An objective test process for the rest of us?

Discussion of chess software programming and technical issues.

Moderator: Ras

bob
Posts: 20943
Joined: Mon Feb 27, 2006 7:30 pm
Location: Birmingham, AL

Re: An objective test process for the rest of us?

Post by bob »

That book is _the_ book on blackjack. From a theoretical perspective. And absolutely nothing comes close to it.

go to any advantage play web site and ask.
nczempin

Re: An objective test process for the rest of us?

Post by nczempin »

bob wrote:[

So maybe I am now confused, since I am arguing for large N small sigma squared. So back to the beginning. Do you advocate large N or small N? I will again remind you, I am using 40 positions so that I get a representative cross-section of games, tactical, positional, middlegame attacks, endgame finesses, etc. That requires at least 80 games since you must alternate colors to cancel unbalanced positions. What N do you advocate?
Well, I can't speak for hgm, but if you insist on using those 40 positions (which is probably a good idea in your situation), then you have to basically take each 80-game match as 1 sample (which means 320 games is only 4 samples; very likely to be not sufficient despite the lower overall variance). And measure the variance of those sample; the variance of the individual positions is not a very good predictor of the overall variance. If it were, you shouldn't be using them.

I. e., it is actually a good sign that you are seeing a high variance over each individual position; you could possibly reduce the number of positions by finding out if there are any strong correlations between any two of them. Of course to really draw any conclusions from those correlations, your sample sizes must be large enough (and no, this is not a contradiction to my other statements).
bob
Posts: 20943
Joined: Mon Feb 27, 2006 7:30 pm
Location: Birmingham, AL

Re: An objective test process for the rest of us?

Post by bob »

nczempin wrote:
bob wrote:
nczempin wrote: Your example with Black Jack is not appropriate either, because the variance is much higher than it can ever be for Chess. Same for Poker (the only other Casino game that in the long run actually allows skilled players to win).
Sorry, but that is wrong. The variance for chess is far higher than I would have believed. You saw just some of the data at the top of this thread. Variance in human chess is not nearly so high, I agree. But we aren't talking about human chess.
Umm...

What is wrong? My claim that variance for a zero-sum deterministic game cannot be higher than a card game?

I never said how high you would have believed the variance was. I also never said how high I believe it is. I'm only saying that it is highly likely to be higher in Black Jack than it is in chess, regardless of whether humans play or computers.
And that is the point I disagree with. Whether humans or computers play is a critical aspect to this. Computers are _far_ more random in their behavior, regardless of the idea that they should be very determistic. Due to the timing issue that I did not think about to start with, the outcome of games starting from the same position are far more variable than what you would observe with two humans playing from the same starting position.

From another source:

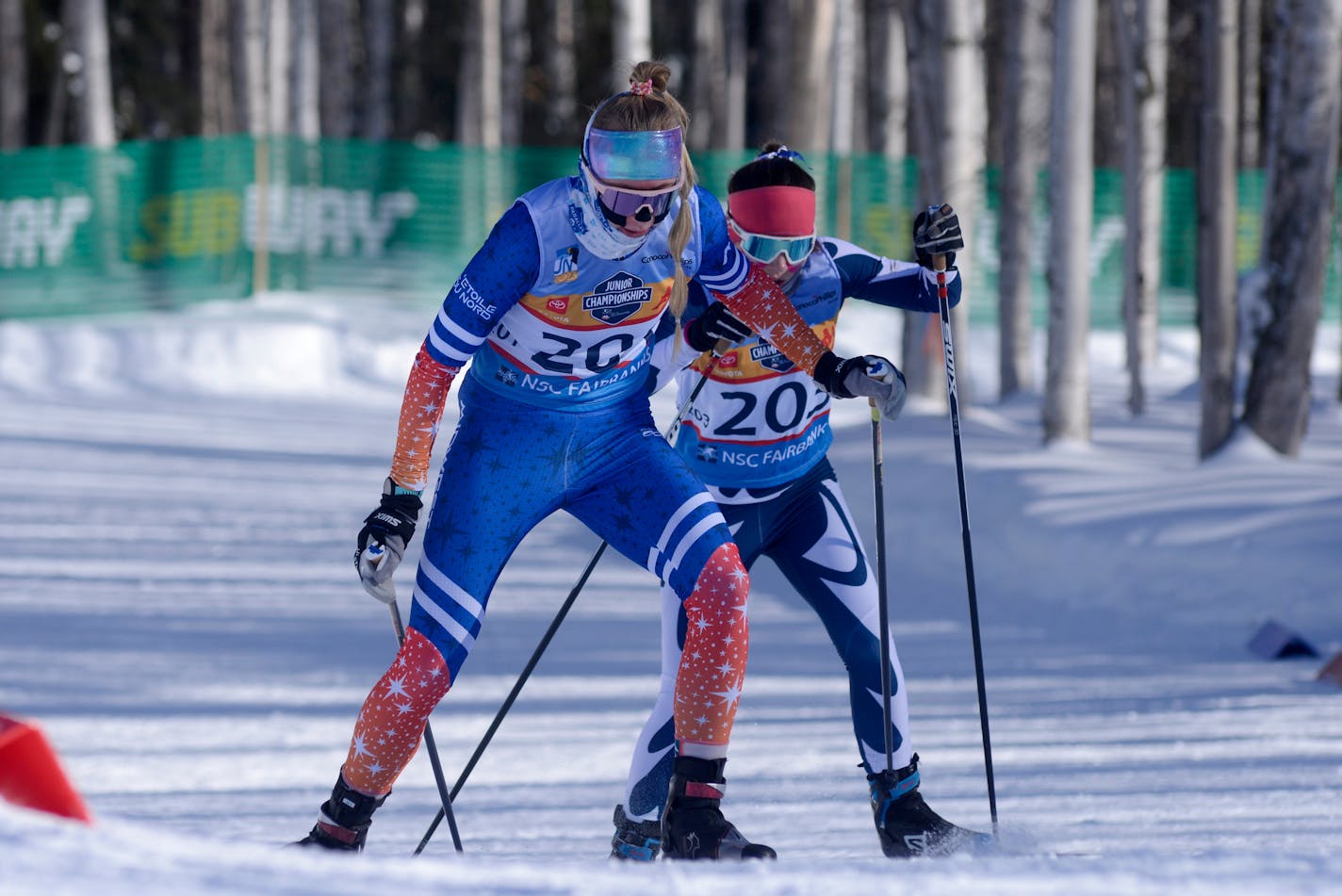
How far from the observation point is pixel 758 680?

And I mean variance in the mathematical sense; I hope you mean the same, and "your statistical world" is the same one that mathematicians have agreed on.
Mine is the sum of the differences of any two observations squared, divided by the number of observations * 2.

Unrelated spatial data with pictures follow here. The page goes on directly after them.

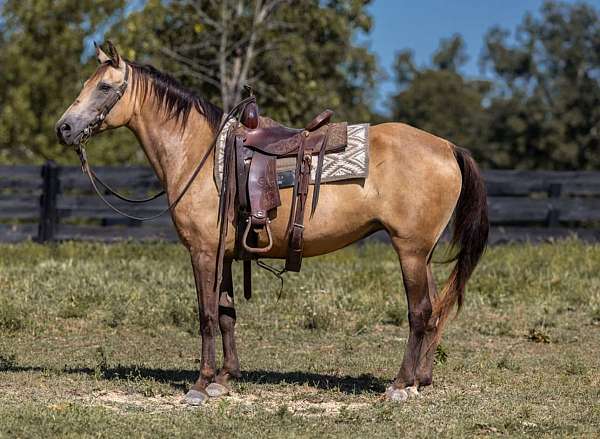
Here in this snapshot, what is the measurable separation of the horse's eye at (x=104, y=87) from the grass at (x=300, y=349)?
2.11 meters

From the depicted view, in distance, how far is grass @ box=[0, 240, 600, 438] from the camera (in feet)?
18.7

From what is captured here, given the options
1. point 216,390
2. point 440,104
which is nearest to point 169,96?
point 216,390

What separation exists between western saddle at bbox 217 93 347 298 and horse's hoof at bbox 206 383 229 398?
0.82 meters

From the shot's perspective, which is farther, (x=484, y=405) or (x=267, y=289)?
(x=267, y=289)

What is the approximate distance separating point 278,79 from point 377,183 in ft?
40.6

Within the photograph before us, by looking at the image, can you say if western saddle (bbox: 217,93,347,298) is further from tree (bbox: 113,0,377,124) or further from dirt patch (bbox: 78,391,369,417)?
A: tree (bbox: 113,0,377,124)

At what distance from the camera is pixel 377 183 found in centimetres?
643

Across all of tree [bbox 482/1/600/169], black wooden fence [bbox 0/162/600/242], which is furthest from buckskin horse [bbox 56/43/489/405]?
tree [bbox 482/1/600/169]

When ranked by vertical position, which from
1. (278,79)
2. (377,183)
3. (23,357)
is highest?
(278,79)

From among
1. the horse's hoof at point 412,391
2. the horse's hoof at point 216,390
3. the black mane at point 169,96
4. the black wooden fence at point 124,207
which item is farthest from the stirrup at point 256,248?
the black wooden fence at point 124,207

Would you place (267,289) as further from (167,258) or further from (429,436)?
(429,436)

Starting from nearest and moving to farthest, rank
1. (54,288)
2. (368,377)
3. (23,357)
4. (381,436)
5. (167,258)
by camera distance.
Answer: (381,436) → (368,377) → (23,357) → (54,288) → (167,258)

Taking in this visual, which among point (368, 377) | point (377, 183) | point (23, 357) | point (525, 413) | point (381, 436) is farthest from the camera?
point (23, 357)

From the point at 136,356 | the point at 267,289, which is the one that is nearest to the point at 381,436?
the point at 136,356
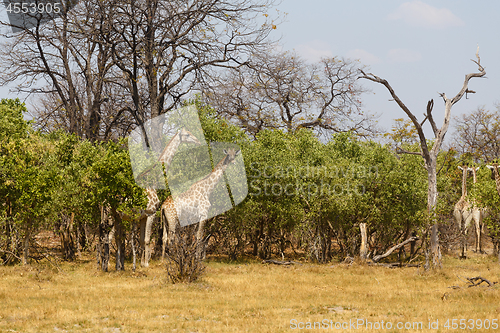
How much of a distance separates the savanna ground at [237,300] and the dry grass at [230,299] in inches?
0.7

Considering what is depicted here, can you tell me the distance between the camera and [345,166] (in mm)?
18000

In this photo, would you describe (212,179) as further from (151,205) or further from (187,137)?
(151,205)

Of course one has to take care of what exactly one is measuring; if I measured, say how many times the white queen went to d3, I would find much more variance than in the end-of-year bankroll delta of a professional blackjack player.
Actually I doubt that is true. I know pro players that have been up or down 250,000 dollars at the end of a year, yet they almost always end up ahead after enough rounds are played to get the variance to a reasonable level.
nczempin

Re: An objective test process for the rest of us?

Post by nczempin »

bob wrote:
nczempin wrote:
bob wrote:
nczempin wrote:
If you play one more match after these two, your variance is necessarily lower, it cannot become higher (and it cannot stay at the maximum).
Sorry, but in _my_ statistical world, another sample _can_ increase the variance. Samples 1,2,3,4 are 5, 7, 5, 2, sample 5 is 20. You are telling me the variance didn't increase???
No, I didn't say variance can never increase. I only said that the variance cannot increase in the example I gave, which was 2 for the first result, and 0 for the second, where 2 is the maximum any sample can have, and 0 is the minimum.
I don't disagree. But how is that useful? Are you going to play lots of 2-game matches, get the variance down to the theoretical minumum, and then discover that every test reaches the same result, change or no change. You have to play enough different games so that an improvement gets a chance to be exercised and influence the result. I have settled on 40 different positions, played twice to alternate colors. Is that enough? I'd like more. But then I also want to be able to play enough games to get a stable results. 2x more positions would probably require 4x the number of games to get a similar stability level.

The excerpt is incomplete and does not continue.